Bab 65: Jalan yang Berbeda

Terlahir Kembali di Dunia Mitologi Kertas melahirkan asap awan 2519kata 2026-03-04 19:29:09

Sore itu.
Chen Yan duduk di atas sebuah panggung tinggi, dikelilingi pepohonan hijau dan bambu lebat, di atasnya batu-batu berkelok, burung-burung berkicau nyaring.
Gunung tampak sunyi, air mengalir tenang, bebatuan menjulang tajam.
Meski berada di halaman rumah, suasananya bagai di pegunungan dalam, menenangkan hati dan pikiran.

“Mutiara Air Rahasia,”
Chen Yan membuka kotak giok, menatap bulir air di tengah yang berputar-putar, warnanya dalam dan gelap, diselimuti kabut, samar-samar terdengar suara ombak dari dalamnya.
“Memang benar-benar harta berharga.”
Mata Chen Yan menyipit, hawa air yang lembap perlahan mengalir keluar dari mutiara, tak kunjung menghilang, berputar bagai asap tipis.

“Tuan Agung Kegelapan, Satukan Air Langit dan Bumi.”
Chen Yan mengangkat satu jari, Mutiara Air Rahasia melompat tiba-tiba, menembus dahi dan masuk ke dalam lautan kesadarannya.
Sekejap kemudian,
Kitab Agung Kegelapan turun dari angkasa, halamannya terbuka, menghancurkan mutiara itu, mengalirkan energi murni bagaikan arus sungai yang deras.

Gemuruh,
Sang Roh Bayangan duduk bersila di tengah, jari merapalkan mantra, di bawahnya air hitam pekat meluas dengan kecepatan yang bisa dilihat mata, berkilauan seperti air sungguhan.

Air.
Luas karena mampu menampung segalanya.
Sumber dari semua kehidupan.
Memberi manfaat tanpa berebut.
Mengikuti arus, tiada yang mampu menandingi.

Gagasan yang dalam dan misterius saling bertabrakan di lautan kesadaran, memercikkan buih-buih air, Roh Bayangan berdiri di atasnya, menghirup dan menghembuskan udara putih dari hidung, menerima semuanya.

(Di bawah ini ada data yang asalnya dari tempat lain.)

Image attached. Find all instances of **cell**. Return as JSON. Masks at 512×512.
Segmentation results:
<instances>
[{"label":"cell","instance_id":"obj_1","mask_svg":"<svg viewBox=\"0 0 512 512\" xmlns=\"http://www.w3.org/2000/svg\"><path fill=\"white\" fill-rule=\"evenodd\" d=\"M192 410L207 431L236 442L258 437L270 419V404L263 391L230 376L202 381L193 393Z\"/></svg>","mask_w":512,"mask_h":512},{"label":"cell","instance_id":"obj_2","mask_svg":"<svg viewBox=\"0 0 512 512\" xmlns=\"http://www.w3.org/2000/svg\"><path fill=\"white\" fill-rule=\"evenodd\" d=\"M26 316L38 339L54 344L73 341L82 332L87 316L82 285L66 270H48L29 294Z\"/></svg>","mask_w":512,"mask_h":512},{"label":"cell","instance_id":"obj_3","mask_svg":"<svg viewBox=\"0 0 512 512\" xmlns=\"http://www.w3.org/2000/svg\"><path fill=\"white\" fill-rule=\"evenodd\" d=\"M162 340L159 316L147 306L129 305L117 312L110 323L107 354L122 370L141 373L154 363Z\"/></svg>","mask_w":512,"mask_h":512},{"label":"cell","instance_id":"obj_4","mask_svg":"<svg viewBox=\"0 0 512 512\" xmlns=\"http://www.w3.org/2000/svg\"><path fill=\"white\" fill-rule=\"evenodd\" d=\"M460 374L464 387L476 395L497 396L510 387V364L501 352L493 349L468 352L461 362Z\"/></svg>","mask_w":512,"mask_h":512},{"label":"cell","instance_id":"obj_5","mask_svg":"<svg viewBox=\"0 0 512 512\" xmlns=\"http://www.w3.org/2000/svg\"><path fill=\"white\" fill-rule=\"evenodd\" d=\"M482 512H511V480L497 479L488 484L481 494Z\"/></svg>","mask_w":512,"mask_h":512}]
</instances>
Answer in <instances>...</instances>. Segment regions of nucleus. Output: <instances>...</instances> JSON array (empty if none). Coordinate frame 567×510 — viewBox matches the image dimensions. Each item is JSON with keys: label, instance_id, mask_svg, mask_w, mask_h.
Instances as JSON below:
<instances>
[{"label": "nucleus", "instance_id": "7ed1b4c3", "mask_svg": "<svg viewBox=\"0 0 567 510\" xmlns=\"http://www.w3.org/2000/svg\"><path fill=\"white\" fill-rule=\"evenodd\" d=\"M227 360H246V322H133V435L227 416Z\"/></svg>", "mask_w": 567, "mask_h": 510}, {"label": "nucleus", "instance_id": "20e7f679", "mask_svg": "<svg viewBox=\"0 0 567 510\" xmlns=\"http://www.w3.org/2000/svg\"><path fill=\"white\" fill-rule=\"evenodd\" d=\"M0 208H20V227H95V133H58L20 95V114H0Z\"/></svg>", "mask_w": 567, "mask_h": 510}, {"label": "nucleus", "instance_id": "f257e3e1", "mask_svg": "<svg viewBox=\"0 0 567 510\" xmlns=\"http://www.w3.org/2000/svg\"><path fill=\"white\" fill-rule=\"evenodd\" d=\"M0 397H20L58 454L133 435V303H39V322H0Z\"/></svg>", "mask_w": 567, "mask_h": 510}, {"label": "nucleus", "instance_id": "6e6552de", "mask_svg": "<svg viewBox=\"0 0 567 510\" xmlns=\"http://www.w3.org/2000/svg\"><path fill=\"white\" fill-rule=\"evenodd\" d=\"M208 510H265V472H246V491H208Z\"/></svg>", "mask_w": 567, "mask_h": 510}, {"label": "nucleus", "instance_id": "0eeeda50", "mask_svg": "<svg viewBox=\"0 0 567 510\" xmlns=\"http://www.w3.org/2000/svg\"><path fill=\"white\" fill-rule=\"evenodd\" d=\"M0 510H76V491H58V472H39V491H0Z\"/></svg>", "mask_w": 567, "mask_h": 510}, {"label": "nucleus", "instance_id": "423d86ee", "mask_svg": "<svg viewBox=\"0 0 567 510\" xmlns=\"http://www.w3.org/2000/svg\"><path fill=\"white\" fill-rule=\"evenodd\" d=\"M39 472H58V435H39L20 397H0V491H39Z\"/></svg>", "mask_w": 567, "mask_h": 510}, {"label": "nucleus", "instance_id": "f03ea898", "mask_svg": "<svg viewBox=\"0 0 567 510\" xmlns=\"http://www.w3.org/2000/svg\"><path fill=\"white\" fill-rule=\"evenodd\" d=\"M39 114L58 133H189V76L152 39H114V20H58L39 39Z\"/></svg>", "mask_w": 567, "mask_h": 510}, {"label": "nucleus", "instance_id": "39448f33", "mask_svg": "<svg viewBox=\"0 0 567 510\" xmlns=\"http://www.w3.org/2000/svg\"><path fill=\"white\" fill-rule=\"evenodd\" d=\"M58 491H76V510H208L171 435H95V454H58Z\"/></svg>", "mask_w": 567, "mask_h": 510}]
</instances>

Tak tahu sudah berapa lama, barulah Chen Yan terbangun dari keadaan penuh keajaiban itu.
“Sungguh luar biasa.”
Chen Yan menatap Roh Bayangan di lautan kesadarannya, cahayanya tersembunyi, ia terkejut dan gembira, satu butir Mutiara Air Rahasia itu setara dengan setengah tahun usahanya berlatih.

“Memang pantas,”
Chen Yan sangat puas. Meski menerima Mutiara Air Rahasia ini berarti harus membantu Lu Qingqing, ia yakin gadis itu tak menyangka dirinya akan mendapat manfaat sebesar ini berkat Kitab Agung Kegelapan.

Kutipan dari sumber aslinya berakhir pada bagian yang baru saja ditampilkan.